WORK INSTRUCTIONS: Match the word "site". Return each line of the data below where it appears.

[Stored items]
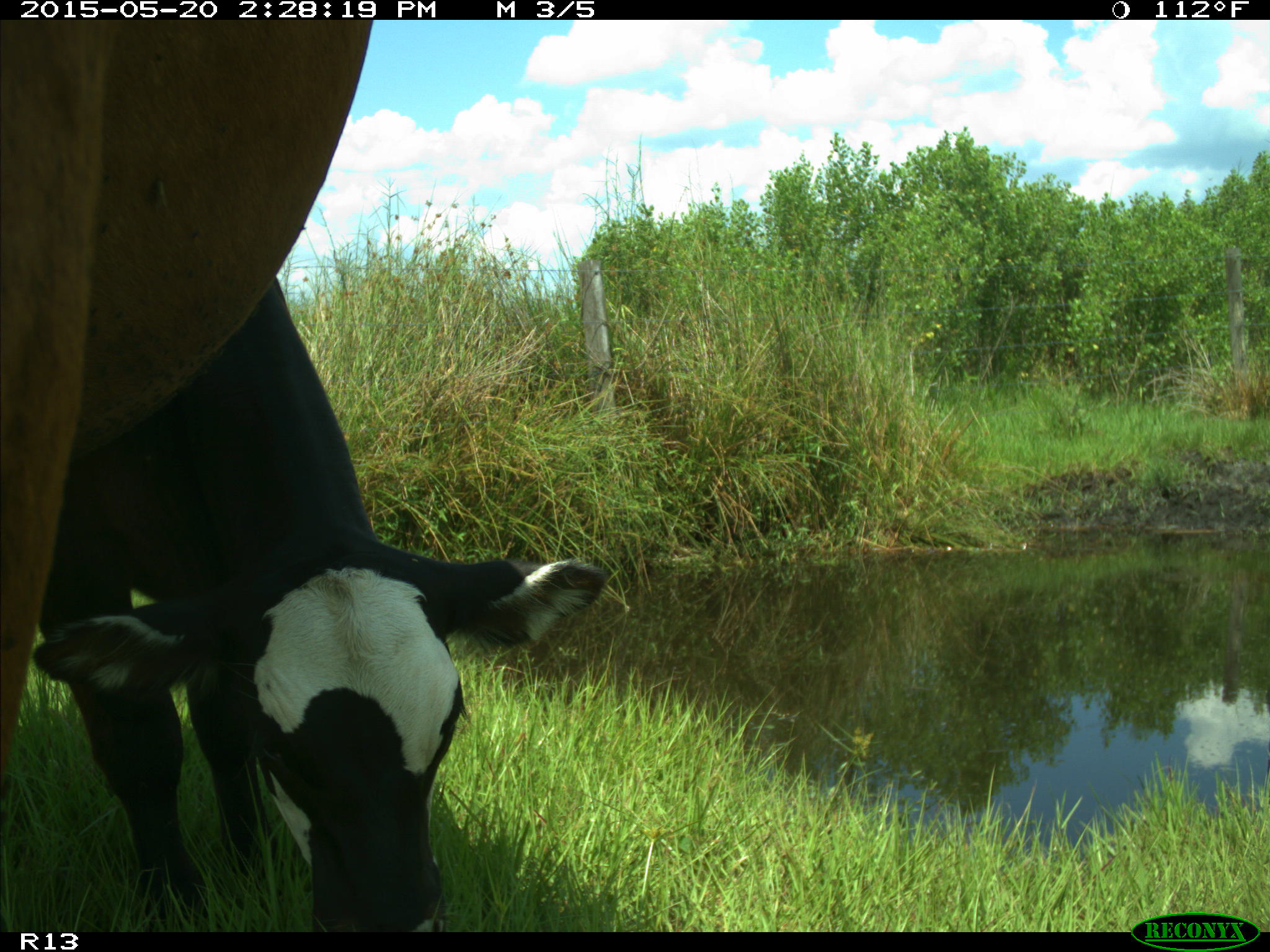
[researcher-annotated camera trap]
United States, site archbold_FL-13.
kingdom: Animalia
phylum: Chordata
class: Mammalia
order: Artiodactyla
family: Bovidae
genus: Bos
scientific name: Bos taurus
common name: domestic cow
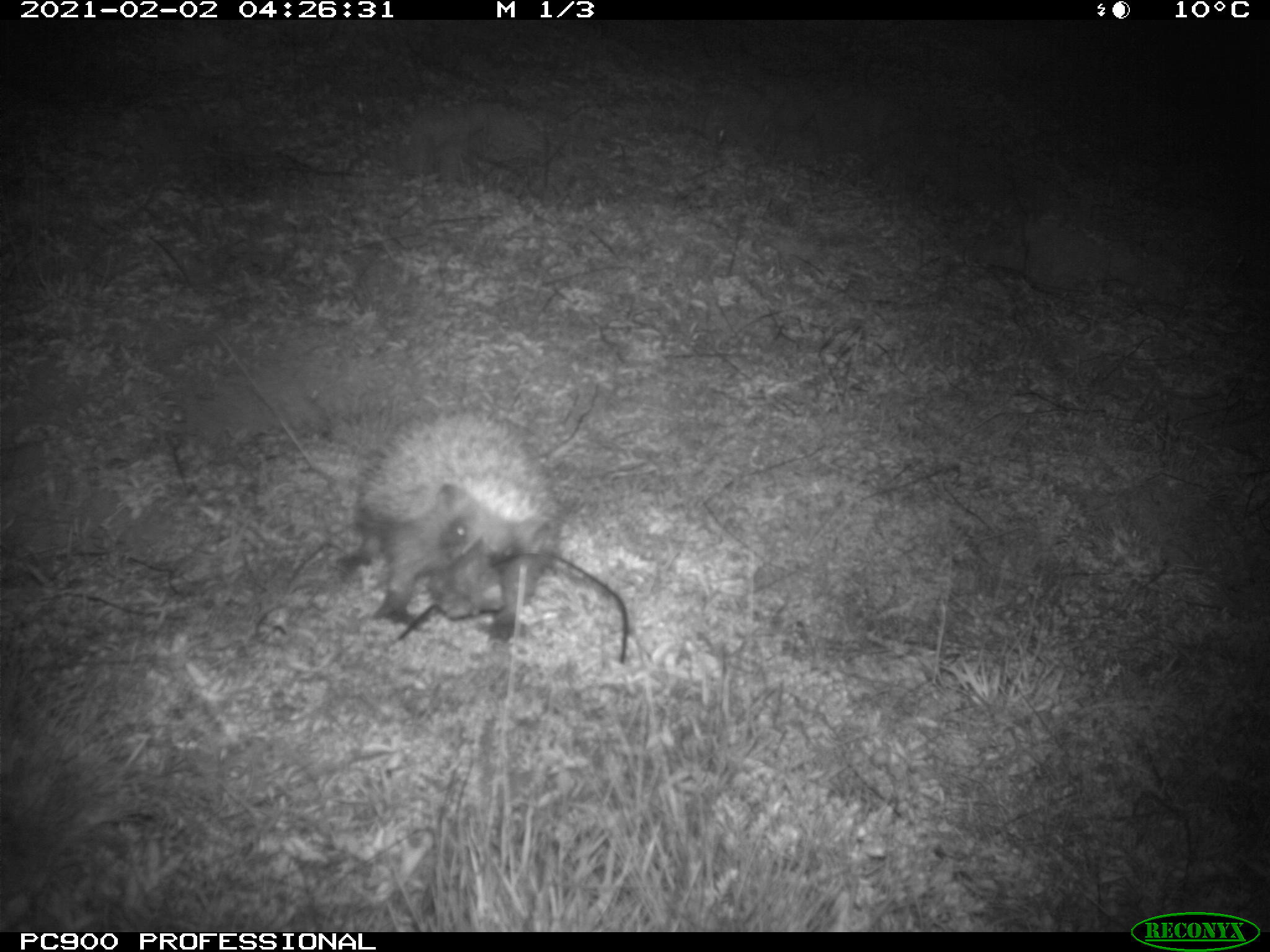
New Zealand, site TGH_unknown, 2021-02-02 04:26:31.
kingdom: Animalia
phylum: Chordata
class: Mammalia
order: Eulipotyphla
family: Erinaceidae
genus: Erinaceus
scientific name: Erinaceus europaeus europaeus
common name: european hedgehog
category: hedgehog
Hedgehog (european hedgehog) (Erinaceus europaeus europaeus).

--

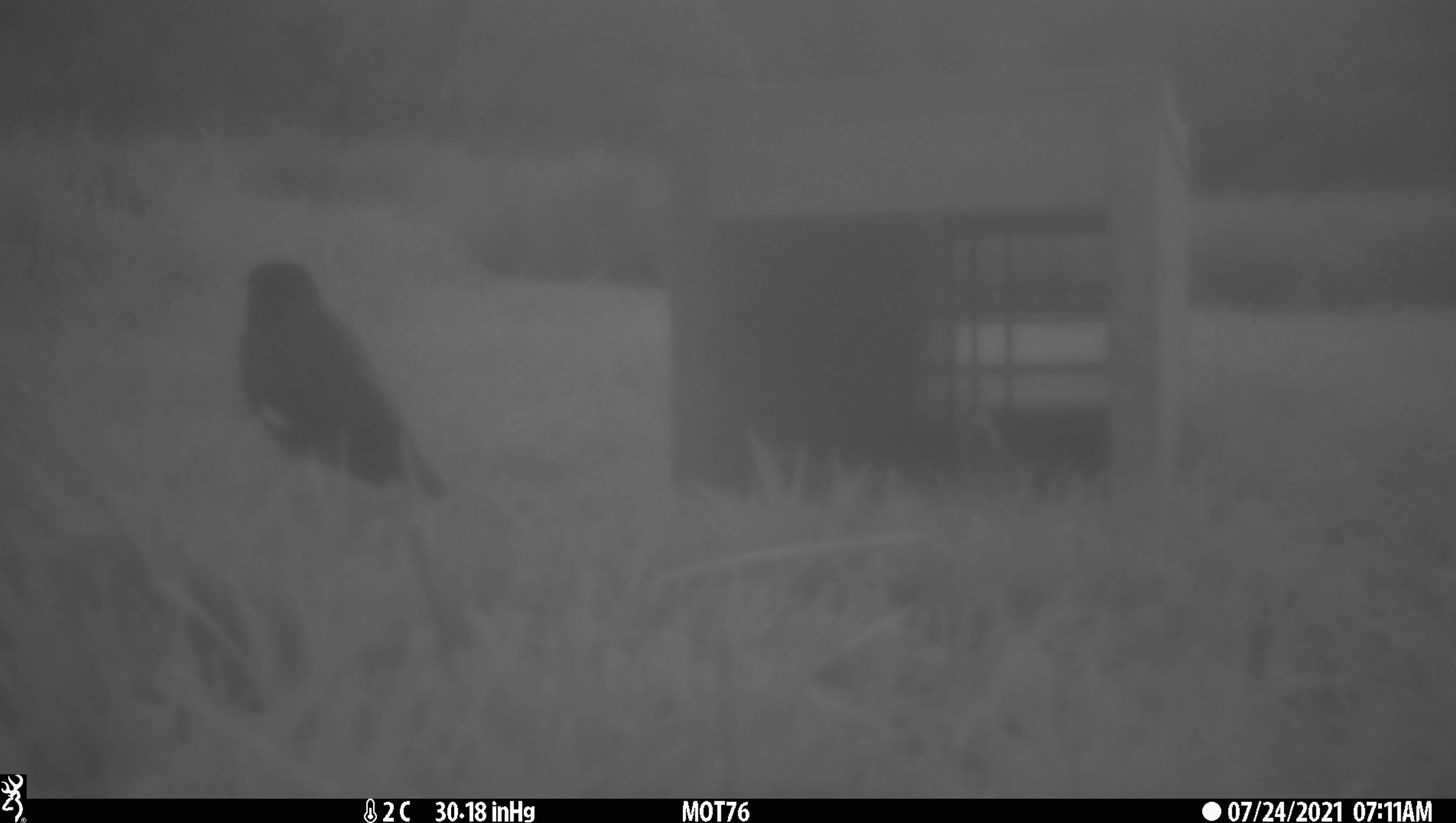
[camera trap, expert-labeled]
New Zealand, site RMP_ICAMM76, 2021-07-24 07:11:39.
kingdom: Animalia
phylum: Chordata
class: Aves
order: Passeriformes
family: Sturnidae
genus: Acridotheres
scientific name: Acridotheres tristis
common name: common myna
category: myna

RESPONSE:
United States, site archbold_FL-13.
New Zealand, site TGH_unknown, 2021-02-02 04:26:31.
New Zealand, site RMP_ICAMM76, 2021-07-24 07:11:39.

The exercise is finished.